I’ve recently started incorporating an application called Moves into my self-tracking arsenal. As an app, Moves only does just one thing, but does it well – it runs in the background on your smartphone and passively tracks your location 24/7. It has no social sharing functionality, gamification, or bloated features. You can look at a timeline of your day and see how long you were actually at work versus commuting (it tracks steps as well if you are into that sort of stuff).
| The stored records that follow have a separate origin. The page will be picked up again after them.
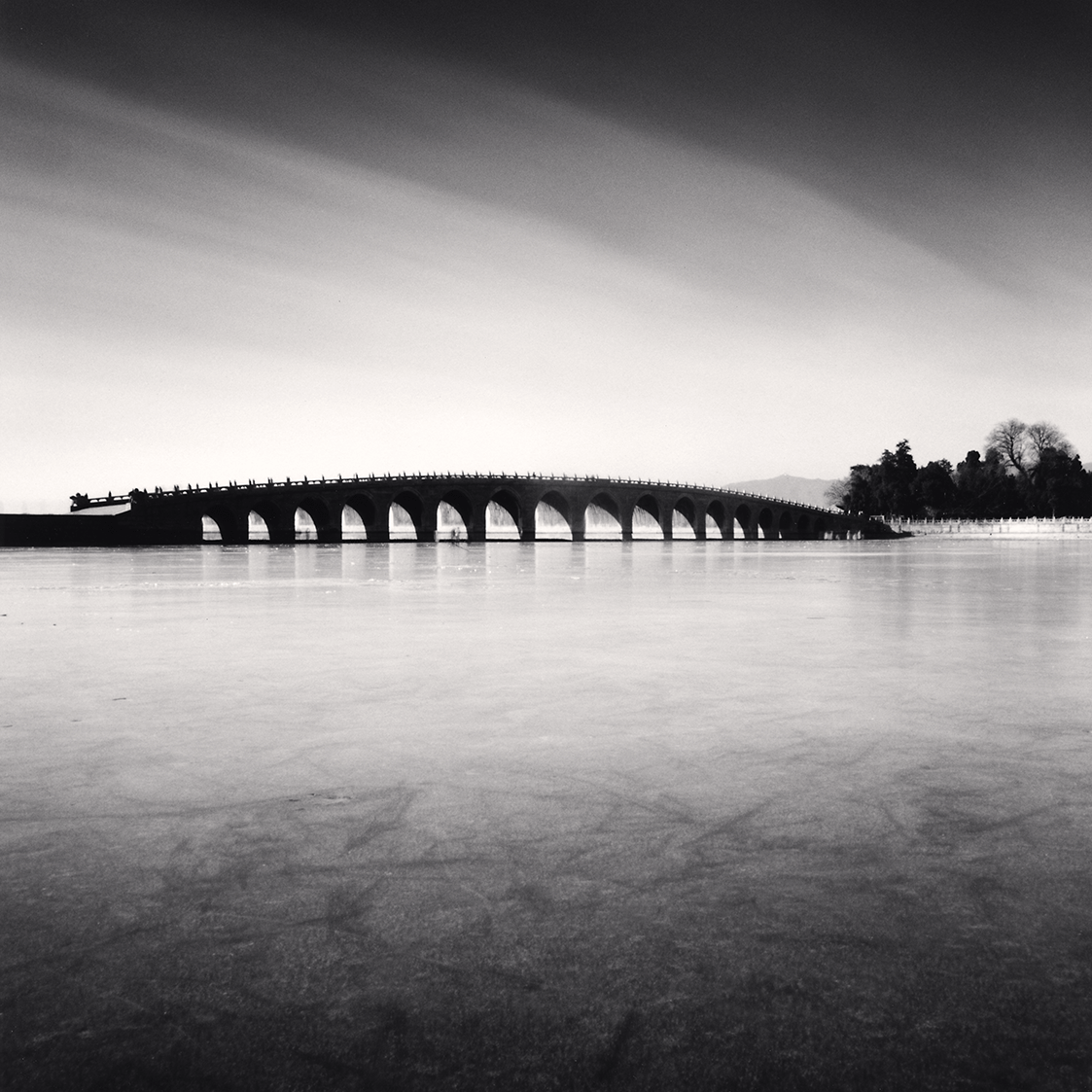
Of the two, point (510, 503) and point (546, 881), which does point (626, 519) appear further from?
point (546, 881)

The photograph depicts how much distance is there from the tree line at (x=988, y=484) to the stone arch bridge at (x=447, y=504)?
258 inches

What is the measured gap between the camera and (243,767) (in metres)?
4.03

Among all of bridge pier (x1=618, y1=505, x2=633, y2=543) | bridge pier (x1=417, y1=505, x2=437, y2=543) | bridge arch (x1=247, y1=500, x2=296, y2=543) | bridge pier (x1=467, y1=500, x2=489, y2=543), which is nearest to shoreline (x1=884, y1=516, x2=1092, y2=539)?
bridge pier (x1=618, y1=505, x2=633, y2=543)

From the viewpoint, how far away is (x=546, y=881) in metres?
2.68

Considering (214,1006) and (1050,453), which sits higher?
(1050,453)

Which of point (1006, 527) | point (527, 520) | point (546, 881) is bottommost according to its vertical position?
point (1006, 527)

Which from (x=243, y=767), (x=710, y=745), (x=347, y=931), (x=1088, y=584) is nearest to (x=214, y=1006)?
(x=347, y=931)

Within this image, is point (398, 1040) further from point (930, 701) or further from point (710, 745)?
point (930, 701)

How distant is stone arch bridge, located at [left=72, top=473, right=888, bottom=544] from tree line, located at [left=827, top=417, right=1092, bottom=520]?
656 cm

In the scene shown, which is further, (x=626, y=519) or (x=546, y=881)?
(x=626, y=519)

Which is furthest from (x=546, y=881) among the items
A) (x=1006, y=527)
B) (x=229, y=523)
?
(x=1006, y=527)

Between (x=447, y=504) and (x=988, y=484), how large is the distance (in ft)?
255

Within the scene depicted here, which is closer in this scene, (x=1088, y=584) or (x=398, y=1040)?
(x=398, y=1040)

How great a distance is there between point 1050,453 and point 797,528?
34848 millimetres
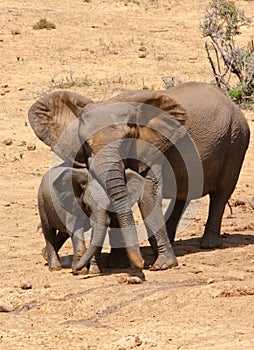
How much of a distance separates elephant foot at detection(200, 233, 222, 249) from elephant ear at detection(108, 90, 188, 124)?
1266 mm

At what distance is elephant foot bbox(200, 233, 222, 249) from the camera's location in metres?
8.95

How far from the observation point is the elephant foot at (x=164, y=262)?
7.96m

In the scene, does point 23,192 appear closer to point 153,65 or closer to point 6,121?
point 6,121

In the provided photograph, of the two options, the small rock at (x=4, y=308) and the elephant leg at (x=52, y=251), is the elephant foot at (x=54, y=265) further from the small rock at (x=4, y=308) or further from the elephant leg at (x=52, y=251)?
the small rock at (x=4, y=308)

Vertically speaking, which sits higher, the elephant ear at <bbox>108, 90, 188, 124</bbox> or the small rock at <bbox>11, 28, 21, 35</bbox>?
the elephant ear at <bbox>108, 90, 188, 124</bbox>

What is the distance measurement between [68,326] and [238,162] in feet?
11.5

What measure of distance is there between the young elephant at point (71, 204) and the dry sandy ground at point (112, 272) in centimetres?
24

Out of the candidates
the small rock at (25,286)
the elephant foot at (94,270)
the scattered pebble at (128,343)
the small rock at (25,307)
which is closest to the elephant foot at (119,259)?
the elephant foot at (94,270)

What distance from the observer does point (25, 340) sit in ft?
19.3

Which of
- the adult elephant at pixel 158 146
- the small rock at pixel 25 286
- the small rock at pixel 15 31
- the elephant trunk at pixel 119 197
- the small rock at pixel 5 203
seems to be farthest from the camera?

The location tracking app recently released an API to allow 3rd-party developers and apps to integrate their data. Notable design/data visualization guru Nicholas Felton whipped together some code using Processing that provides a cool visualization layer to my Moves location data. Here is what a typical New York City day looks like for me:

Moves app data visualization

The yellow lines indicate times when I was walking (to subway, out for lunch, walking the dog), gray lines show when I was in transit (subway, cab, driving), and blue lines represent times I was riding my bike (in this case, to a soccer game). Pretty neat, but nothing too exciting. However, if we look at several weeks worth of data, we can reveal some interesting trends!

Note that I left out two days of data where I went on out of state trips, as this skews the visualization (in its current incarnation). Check out Moves, and and if you aren’t afraid to get too technical you can get the MovesMapper code here. And this is a great set of location data that can be easily exported and integrated into other self-tracking experiments.